All the analyzed polymorphisms are synonymous then not altering amino acid residues. Although synonymous SNPs have often been called silent or unable to affect functional changes, recent reports indicate that there are several mechanisms by which synonymous mutations could bring about such changes (Komar 2007; Sauna et al. 2007). These may have important implications in biology and in the diagnosis and treatment of human diseases. Alternatively, these polymorphisms might not constitute the actual causative variant, but rather reflect association of other polymorphisms in linkage disequilibrium with this locus.

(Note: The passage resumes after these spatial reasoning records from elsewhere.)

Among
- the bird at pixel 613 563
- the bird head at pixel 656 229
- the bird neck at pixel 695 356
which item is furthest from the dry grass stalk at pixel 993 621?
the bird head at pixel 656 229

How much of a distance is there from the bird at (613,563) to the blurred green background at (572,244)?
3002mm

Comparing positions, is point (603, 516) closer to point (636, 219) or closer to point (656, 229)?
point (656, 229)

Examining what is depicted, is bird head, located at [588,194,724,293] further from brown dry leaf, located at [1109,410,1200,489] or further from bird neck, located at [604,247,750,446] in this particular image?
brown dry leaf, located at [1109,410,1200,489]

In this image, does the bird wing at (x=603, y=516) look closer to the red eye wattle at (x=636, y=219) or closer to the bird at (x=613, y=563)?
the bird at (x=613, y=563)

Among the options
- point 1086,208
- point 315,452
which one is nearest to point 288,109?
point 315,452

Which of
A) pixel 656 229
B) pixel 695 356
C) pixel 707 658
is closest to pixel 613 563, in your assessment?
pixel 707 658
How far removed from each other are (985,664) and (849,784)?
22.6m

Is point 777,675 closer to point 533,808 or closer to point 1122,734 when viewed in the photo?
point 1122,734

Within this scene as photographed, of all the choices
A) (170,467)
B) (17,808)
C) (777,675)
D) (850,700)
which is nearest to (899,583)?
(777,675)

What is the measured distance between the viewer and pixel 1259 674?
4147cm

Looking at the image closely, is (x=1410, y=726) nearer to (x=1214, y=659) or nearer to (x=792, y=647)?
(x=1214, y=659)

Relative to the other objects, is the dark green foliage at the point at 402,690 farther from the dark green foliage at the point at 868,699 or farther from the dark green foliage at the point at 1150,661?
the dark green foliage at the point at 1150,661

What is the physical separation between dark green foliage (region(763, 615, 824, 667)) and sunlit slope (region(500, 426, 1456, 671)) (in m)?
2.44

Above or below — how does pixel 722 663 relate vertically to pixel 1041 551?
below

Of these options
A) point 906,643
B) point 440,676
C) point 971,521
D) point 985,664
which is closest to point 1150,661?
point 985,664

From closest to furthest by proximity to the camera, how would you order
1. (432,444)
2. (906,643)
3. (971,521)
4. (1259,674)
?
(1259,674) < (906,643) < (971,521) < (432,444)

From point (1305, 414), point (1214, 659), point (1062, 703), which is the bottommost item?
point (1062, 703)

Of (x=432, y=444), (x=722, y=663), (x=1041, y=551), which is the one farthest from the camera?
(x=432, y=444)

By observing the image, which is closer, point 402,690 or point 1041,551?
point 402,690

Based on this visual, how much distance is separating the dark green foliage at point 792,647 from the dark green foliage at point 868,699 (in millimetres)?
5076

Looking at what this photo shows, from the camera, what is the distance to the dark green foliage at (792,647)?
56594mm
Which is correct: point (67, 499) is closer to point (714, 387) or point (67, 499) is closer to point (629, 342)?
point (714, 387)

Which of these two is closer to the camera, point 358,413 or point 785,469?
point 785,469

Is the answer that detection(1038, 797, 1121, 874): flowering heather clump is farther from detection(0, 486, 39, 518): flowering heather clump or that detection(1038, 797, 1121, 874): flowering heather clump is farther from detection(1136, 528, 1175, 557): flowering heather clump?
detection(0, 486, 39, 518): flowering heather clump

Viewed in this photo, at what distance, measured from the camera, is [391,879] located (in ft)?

Our study has several limitations. The relatively small size of our pharmacogenetic sample limits the power to detect small differences. However, this study has enough power to detect small–medium effect sizes. Moreover, the possible functional effects of the analyzed markers are still under investigation. We consider that multiple testing corrections are likely to be excessively exclusive in the context of the present study since the selection of the genetic polymorphisms, the sample size and the analyses performed had a directional hypothesis based on previous findings (Cardon and Bell 2001). However, as multiple testing based on Bonferroni’s procedures were taking into account; part of our results referred to the single SNP analyses (rs806368 and rs806371) did not survive the correction. Subsequent statistical analyses such as the genotype carrier’s analyses or the haplotype analyses, demonstrate the involvement of these polymorphisms in the risk for MD or response to antidepressant treatment.

In summary, CNR1 gene variants seem to be associated with the etiology of MD and specifically with the severity of MD showing that maybe a redefinition of the phenotype could help to a better understanding of the disease. Additionally, CB1 receptor gene seems to have an indirect effect on clinical response to CIT (SSRIs) basically in remission at the 12th week and along the follow-up.

Further studies focusing on other genes involved in the endocannabinoid system or other systems related to endocannabinoid system could help to elucidate the complex mechanism of aetiology of MD and clinical response to antidepressants.